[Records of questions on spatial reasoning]

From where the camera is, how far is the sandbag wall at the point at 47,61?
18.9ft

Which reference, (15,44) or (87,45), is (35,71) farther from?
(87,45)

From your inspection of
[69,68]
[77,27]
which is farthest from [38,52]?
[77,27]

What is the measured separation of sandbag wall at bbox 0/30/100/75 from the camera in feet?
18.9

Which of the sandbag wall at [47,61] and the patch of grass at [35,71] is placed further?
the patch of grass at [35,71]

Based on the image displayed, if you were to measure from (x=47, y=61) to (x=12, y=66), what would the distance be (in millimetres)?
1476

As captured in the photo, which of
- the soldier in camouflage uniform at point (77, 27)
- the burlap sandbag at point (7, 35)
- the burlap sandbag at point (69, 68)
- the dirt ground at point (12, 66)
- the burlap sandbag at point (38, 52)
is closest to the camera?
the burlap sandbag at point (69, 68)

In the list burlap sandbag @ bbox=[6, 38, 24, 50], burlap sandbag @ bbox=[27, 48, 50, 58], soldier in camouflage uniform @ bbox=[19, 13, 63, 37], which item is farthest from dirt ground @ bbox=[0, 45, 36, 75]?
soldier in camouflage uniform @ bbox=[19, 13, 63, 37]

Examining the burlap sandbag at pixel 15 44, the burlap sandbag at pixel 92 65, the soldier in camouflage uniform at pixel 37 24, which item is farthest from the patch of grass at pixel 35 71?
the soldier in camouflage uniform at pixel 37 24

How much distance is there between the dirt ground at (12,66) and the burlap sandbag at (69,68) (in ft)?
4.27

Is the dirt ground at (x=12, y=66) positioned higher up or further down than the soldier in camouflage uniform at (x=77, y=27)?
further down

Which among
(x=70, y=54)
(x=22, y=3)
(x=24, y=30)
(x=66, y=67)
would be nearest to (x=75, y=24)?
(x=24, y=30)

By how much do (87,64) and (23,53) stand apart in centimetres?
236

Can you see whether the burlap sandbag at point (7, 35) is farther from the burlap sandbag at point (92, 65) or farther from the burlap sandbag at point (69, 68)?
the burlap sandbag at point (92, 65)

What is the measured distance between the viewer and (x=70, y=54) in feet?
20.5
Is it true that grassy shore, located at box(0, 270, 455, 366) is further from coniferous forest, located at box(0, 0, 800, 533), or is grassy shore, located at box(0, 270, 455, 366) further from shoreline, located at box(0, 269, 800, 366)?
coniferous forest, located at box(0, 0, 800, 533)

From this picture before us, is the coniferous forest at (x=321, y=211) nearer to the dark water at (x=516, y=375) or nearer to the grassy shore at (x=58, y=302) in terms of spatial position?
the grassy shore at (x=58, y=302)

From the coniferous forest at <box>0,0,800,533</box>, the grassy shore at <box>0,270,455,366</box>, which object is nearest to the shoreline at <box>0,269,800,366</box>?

TASK GOAL:
Rewrite every line of the material above as a Markdown table with the columns "Row" and "Line", numbering each row and leaving out the blank lines.

THE REPLY:
| Row | Line |
|---|---|
| 1 | From where the camera is, how far is the sandbag wall at the point at 47,61? |
| 2 | 18.9ft |
| 3 | Which reference, (15,44) or (87,45), is (35,71) farther from? |
| 4 | (87,45) |
| 5 | From your inspection of |
| 6 | [69,68] |
| 7 | [77,27] |
| 8 | which is farthest from [38,52]? |
| 9 | [77,27] |
| 10 | What is the measured separation of sandbag wall at bbox 0/30/100/75 from the camera in feet? |
| 11 | 18.9 |
| 12 | Which of the sandbag wall at [47,61] and the patch of grass at [35,71] is placed further? |
| 13 | the patch of grass at [35,71] |
| 14 | Based on the image displayed, if you were to measure from (x=47, y=61) to (x=12, y=66), what would the distance be (in millimetres)? |
| 15 | 1476 |
| 16 | As captured in the photo, which of |
| 17 | - the soldier in camouflage uniform at point (77, 27) |
| 18 | - the burlap sandbag at point (7, 35) |
| 19 | - the burlap sandbag at point (69, 68) |
| 20 | - the dirt ground at point (12, 66) |
| 21 | - the burlap sandbag at point (38, 52) |
| 22 | is closest to the camera? |
| 23 | the burlap sandbag at point (69, 68) |
| 24 | In the list burlap sandbag @ bbox=[6, 38, 24, 50], burlap sandbag @ bbox=[27, 48, 50, 58], soldier in camouflage uniform @ bbox=[19, 13, 63, 37], which item is farthest from dirt ground @ bbox=[0, 45, 36, 75]? |
| 25 | soldier in camouflage uniform @ bbox=[19, 13, 63, 37] |
| 26 | Examining the burlap sandbag at pixel 15 44, the burlap sandbag at pixel 92 65, the soldier in camouflage uniform at pixel 37 24, which item is farthest from the patch of grass at pixel 35 71? |
| 27 | the soldier in camouflage uniform at pixel 37 24 |
| 28 | How much distance is there between the dirt ground at (12,66) and the burlap sandbag at (69,68) (in ft)? |
| 29 | 4.27 |
| 30 | Is the dirt ground at (x=12, y=66) positioned higher up or further down than the soldier in camouflage uniform at (x=77, y=27)? |
| 31 | further down |
| 32 | Which among |
| 33 | (x=70, y=54) |
| 34 | (x=22, y=3) |
| 35 | (x=24, y=30) |
| 36 | (x=66, y=67) |
| 37 | would be nearest to (x=75, y=24)? |
| 38 | (x=24, y=30) |
| 39 | By how much do (87,64) and (23,53) stand apart in centimetres? |
| 40 | 236 |
| 41 | Can you see whether the burlap sandbag at point (7, 35) is farther from the burlap sandbag at point (92, 65) or farther from the burlap sandbag at point (69, 68)? |
| 42 | the burlap sandbag at point (92, 65) |
| 43 | What is the measured distance between the viewer and (x=70, y=54) in feet? |
| 44 | 20.5 |
| 45 | Is it true that grassy shore, located at box(0, 270, 455, 366) is further from coniferous forest, located at box(0, 0, 800, 533), or is grassy shore, located at box(0, 270, 455, 366) further from shoreline, located at box(0, 269, 800, 366)? |
| 46 | coniferous forest, located at box(0, 0, 800, 533) |
| 47 | From this picture before us, is the coniferous forest at (x=321, y=211) nearer to the dark water at (x=516, y=375) or nearer to the grassy shore at (x=58, y=302) in terms of spatial position? |
| 48 | the grassy shore at (x=58, y=302) |
| 49 | From the coniferous forest at <box>0,0,800,533</box>, the grassy shore at <box>0,270,455,366</box>, which object is nearest to the shoreline at <box>0,269,800,366</box>? |